Question

The given figure gives a speed-time graph of a particle in motion along a constant direction. Three equal intervals of time are shown. In which interval is the average acceleration greatest in magnitude? In which interval is the average speed greatest? Choosing the positive direction as the constant direction of motion, give the signs of v and a in the three intervals. What are the accelerations at the points A, B, C and D?

Answer 1

1. The average acceleration's magnitude is determined by
   = `"Change in speed"/"Time interval"`
   The average acceleration over a brief period of time matches the v-t graph's slope during that specific interval.

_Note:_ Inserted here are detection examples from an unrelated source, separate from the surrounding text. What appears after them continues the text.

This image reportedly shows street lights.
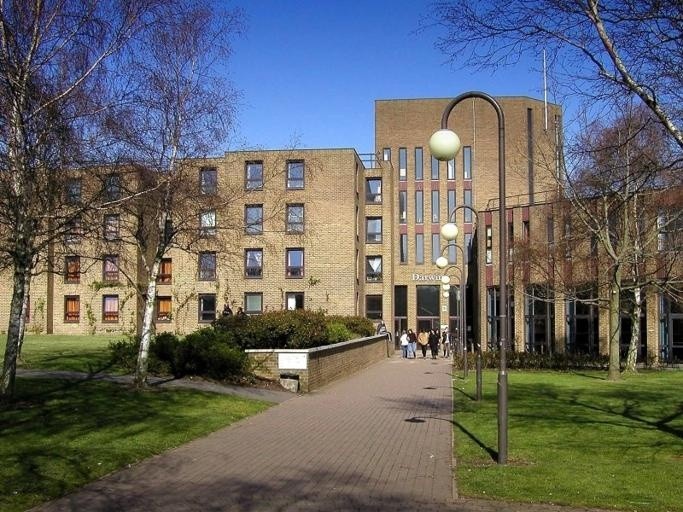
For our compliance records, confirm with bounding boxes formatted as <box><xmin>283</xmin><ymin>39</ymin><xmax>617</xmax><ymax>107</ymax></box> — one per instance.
<box><xmin>428</xmin><ymin>90</ymin><xmax>506</xmax><ymax>464</ymax></box>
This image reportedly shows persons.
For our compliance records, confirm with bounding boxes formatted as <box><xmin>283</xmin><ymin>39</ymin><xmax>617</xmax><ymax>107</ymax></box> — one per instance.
<box><xmin>376</xmin><ymin>321</ymin><xmax>392</xmax><ymax>342</ymax></box>
<box><xmin>222</xmin><ymin>304</ymin><xmax>233</xmax><ymax>317</ymax></box>
<box><xmin>400</xmin><ymin>329</ymin><xmax>410</xmax><ymax>359</ymax></box>
<box><xmin>407</xmin><ymin>329</ymin><xmax>417</xmax><ymax>359</ymax></box>
<box><xmin>417</xmin><ymin>329</ymin><xmax>429</xmax><ymax>359</ymax></box>
<box><xmin>236</xmin><ymin>307</ymin><xmax>245</xmax><ymax>315</ymax></box>
<box><xmin>442</xmin><ymin>327</ymin><xmax>451</xmax><ymax>357</ymax></box>
<box><xmin>427</xmin><ymin>329</ymin><xmax>441</xmax><ymax>359</ymax></box>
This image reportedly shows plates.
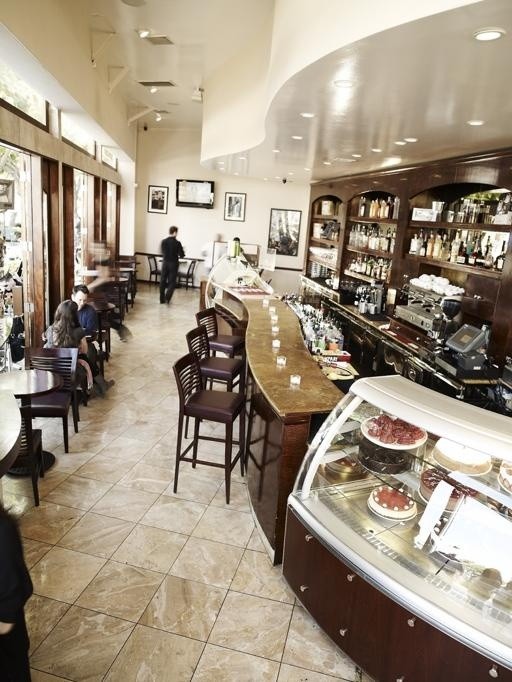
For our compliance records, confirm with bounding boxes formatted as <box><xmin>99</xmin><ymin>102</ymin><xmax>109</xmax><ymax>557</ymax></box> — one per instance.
<box><xmin>429</xmin><ymin>538</ymin><xmax>468</xmax><ymax>566</ymax></box>
<box><xmin>361</xmin><ymin>415</ymin><xmax>428</xmax><ymax>450</ymax></box>
<box><xmin>498</xmin><ymin>472</ymin><xmax>512</xmax><ymax>495</ymax></box>
<box><xmin>367</xmin><ymin>501</ymin><xmax>418</xmax><ymax>523</ymax></box>
<box><xmin>417</xmin><ymin>486</ymin><xmax>455</xmax><ymax>513</ymax></box>
<box><xmin>432</xmin><ymin>446</ymin><xmax>492</xmax><ymax>476</ymax></box>
<box><xmin>357</xmin><ymin>456</ymin><xmax>414</xmax><ymax>477</ymax></box>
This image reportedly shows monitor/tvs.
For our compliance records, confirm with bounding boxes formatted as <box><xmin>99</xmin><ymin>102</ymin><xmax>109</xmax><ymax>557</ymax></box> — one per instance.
<box><xmin>446</xmin><ymin>323</ymin><xmax>486</xmax><ymax>354</ymax></box>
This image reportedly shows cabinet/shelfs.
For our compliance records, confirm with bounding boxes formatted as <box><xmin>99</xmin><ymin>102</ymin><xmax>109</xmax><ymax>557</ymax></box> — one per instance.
<box><xmin>298</xmin><ymin>146</ymin><xmax>512</xmax><ymax>399</ymax></box>
<box><xmin>283</xmin><ymin>374</ymin><xmax>512</xmax><ymax>682</ymax></box>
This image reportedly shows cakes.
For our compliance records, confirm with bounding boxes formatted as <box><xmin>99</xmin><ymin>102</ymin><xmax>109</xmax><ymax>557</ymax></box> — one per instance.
<box><xmin>433</xmin><ymin>437</ymin><xmax>492</xmax><ymax>474</ymax></box>
<box><xmin>499</xmin><ymin>460</ymin><xmax>512</xmax><ymax>494</ymax></box>
<box><xmin>420</xmin><ymin>468</ymin><xmax>479</xmax><ymax>511</ymax></box>
<box><xmin>368</xmin><ymin>484</ymin><xmax>417</xmax><ymax>520</ymax></box>
<box><xmin>357</xmin><ymin>436</ymin><xmax>412</xmax><ymax>474</ymax></box>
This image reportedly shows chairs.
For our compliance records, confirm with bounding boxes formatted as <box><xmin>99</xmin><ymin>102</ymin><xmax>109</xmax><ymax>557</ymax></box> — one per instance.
<box><xmin>178</xmin><ymin>260</ymin><xmax>196</xmax><ymax>290</ymax></box>
<box><xmin>173</xmin><ymin>351</ymin><xmax>247</xmax><ymax>504</ymax></box>
<box><xmin>185</xmin><ymin>323</ymin><xmax>245</xmax><ymax>440</ymax></box>
<box><xmin>122</xmin><ymin>273</ymin><xmax>131</xmax><ymax>312</ymax></box>
<box><xmin>23</xmin><ymin>346</ymin><xmax>79</xmax><ymax>452</ymax></box>
<box><xmin>148</xmin><ymin>255</ymin><xmax>164</xmax><ymax>287</ymax></box>
<box><xmin>195</xmin><ymin>306</ymin><xmax>245</xmax><ymax>390</ymax></box>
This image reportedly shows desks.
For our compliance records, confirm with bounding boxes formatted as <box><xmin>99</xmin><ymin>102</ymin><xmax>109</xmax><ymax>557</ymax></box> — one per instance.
<box><xmin>0</xmin><ymin>369</ymin><xmax>63</xmax><ymax>477</ymax></box>
<box><xmin>86</xmin><ymin>300</ymin><xmax>115</xmax><ymax>352</ymax></box>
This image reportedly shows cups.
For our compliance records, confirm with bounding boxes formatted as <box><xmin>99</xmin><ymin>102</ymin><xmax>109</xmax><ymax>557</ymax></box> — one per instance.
<box><xmin>268</xmin><ymin>306</ymin><xmax>276</xmax><ymax>314</ymax></box>
<box><xmin>276</xmin><ymin>356</ymin><xmax>287</xmax><ymax>367</ymax></box>
<box><xmin>263</xmin><ymin>299</ymin><xmax>269</xmax><ymax>307</ymax></box>
<box><xmin>272</xmin><ymin>340</ymin><xmax>280</xmax><ymax>348</ymax></box>
<box><xmin>291</xmin><ymin>374</ymin><xmax>301</xmax><ymax>385</ymax></box>
<box><xmin>272</xmin><ymin>324</ymin><xmax>279</xmax><ymax>334</ymax></box>
<box><xmin>271</xmin><ymin>313</ymin><xmax>279</xmax><ymax>323</ymax></box>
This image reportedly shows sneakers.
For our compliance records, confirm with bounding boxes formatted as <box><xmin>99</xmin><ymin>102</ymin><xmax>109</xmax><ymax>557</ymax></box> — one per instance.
<box><xmin>98</xmin><ymin>379</ymin><xmax>115</xmax><ymax>394</ymax></box>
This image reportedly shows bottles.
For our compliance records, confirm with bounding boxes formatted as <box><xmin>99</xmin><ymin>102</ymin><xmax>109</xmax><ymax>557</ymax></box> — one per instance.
<box><xmin>347</xmin><ymin>254</ymin><xmax>392</xmax><ymax>282</ymax></box>
<box><xmin>408</xmin><ymin>228</ymin><xmax>494</xmax><ymax>269</ymax></box>
<box><xmin>494</xmin><ymin>240</ymin><xmax>506</xmax><ymax>271</ymax></box>
<box><xmin>232</xmin><ymin>237</ymin><xmax>241</xmax><ymax>258</ymax></box>
<box><xmin>361</xmin><ymin>289</ymin><xmax>366</xmax><ymax>302</ymax></box>
<box><xmin>347</xmin><ymin>224</ymin><xmax>396</xmax><ymax>254</ymax></box>
<box><xmin>357</xmin><ymin>195</ymin><xmax>400</xmax><ymax>220</ymax></box>
<box><xmin>353</xmin><ymin>290</ymin><xmax>361</xmax><ymax>306</ymax></box>
<box><xmin>335</xmin><ymin>328</ymin><xmax>345</xmax><ymax>350</ymax></box>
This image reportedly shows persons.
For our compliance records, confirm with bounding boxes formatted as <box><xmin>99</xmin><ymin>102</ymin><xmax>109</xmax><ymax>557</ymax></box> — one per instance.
<box><xmin>159</xmin><ymin>226</ymin><xmax>186</xmax><ymax>304</ymax></box>
<box><xmin>71</xmin><ymin>285</ymin><xmax>96</xmax><ymax>332</ymax></box>
<box><xmin>41</xmin><ymin>300</ymin><xmax>115</xmax><ymax>393</ymax></box>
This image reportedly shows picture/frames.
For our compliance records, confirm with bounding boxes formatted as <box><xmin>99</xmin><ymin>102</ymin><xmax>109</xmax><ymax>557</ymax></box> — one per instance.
<box><xmin>148</xmin><ymin>184</ymin><xmax>170</xmax><ymax>214</ymax></box>
<box><xmin>224</xmin><ymin>191</ymin><xmax>246</xmax><ymax>222</ymax></box>
<box><xmin>267</xmin><ymin>207</ymin><xmax>301</xmax><ymax>257</ymax></box>
<box><xmin>213</xmin><ymin>242</ymin><xmax>258</xmax><ymax>269</ymax></box>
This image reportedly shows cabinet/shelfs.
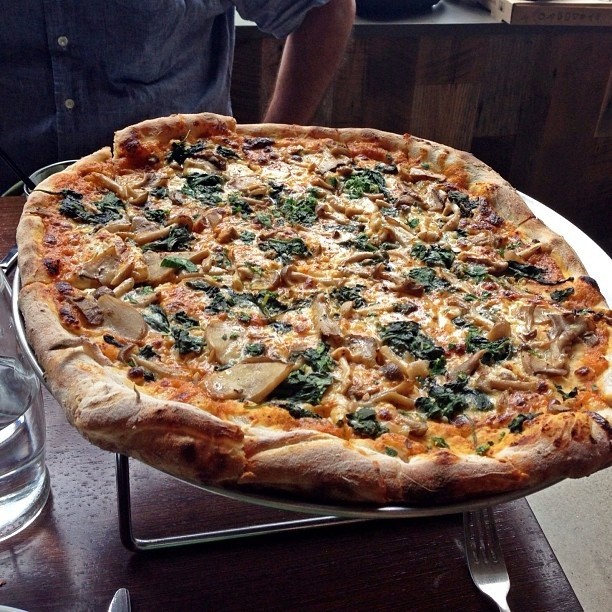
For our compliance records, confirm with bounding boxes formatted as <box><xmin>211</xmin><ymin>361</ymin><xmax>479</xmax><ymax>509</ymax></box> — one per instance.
<box><xmin>479</xmin><ymin>28</ymin><xmax>611</xmax><ymax>250</ymax></box>
<box><xmin>261</xmin><ymin>22</ymin><xmax>477</xmax><ymax>153</ymax></box>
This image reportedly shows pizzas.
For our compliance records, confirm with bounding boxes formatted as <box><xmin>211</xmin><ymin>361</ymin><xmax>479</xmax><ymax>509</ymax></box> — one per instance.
<box><xmin>16</xmin><ymin>109</ymin><xmax>611</xmax><ymax>504</ymax></box>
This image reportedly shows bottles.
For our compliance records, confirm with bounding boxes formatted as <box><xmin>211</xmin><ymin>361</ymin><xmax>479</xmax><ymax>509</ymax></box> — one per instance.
<box><xmin>1</xmin><ymin>261</ymin><xmax>51</xmax><ymax>545</ymax></box>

The v-t graph's slope is maximum during interval 2 when compared with intervals 1 and 3, therefore the greatest average acceleration in magnitude is observed in interval 2.
2. Interval 3 has the highest average speed since peak D reaches the maximum on the speed axis.
3. v > 0 is positive throughout all three time intervals.
4. The graph's slope is positive in intervals 1 and 3, which means a > 0; thus, acceleration is positive in these intervals. Conversely, the slope is negative in interval 2, indicating a negative acceleration. Hence, a > 0 signifies a positive acceleration in intervals 1 and 3, and a < 0 indicates a negative acceleration in interval 2.
5. Since the slope is zero at points A, B, C, and D, the acceleration at these points is also zero.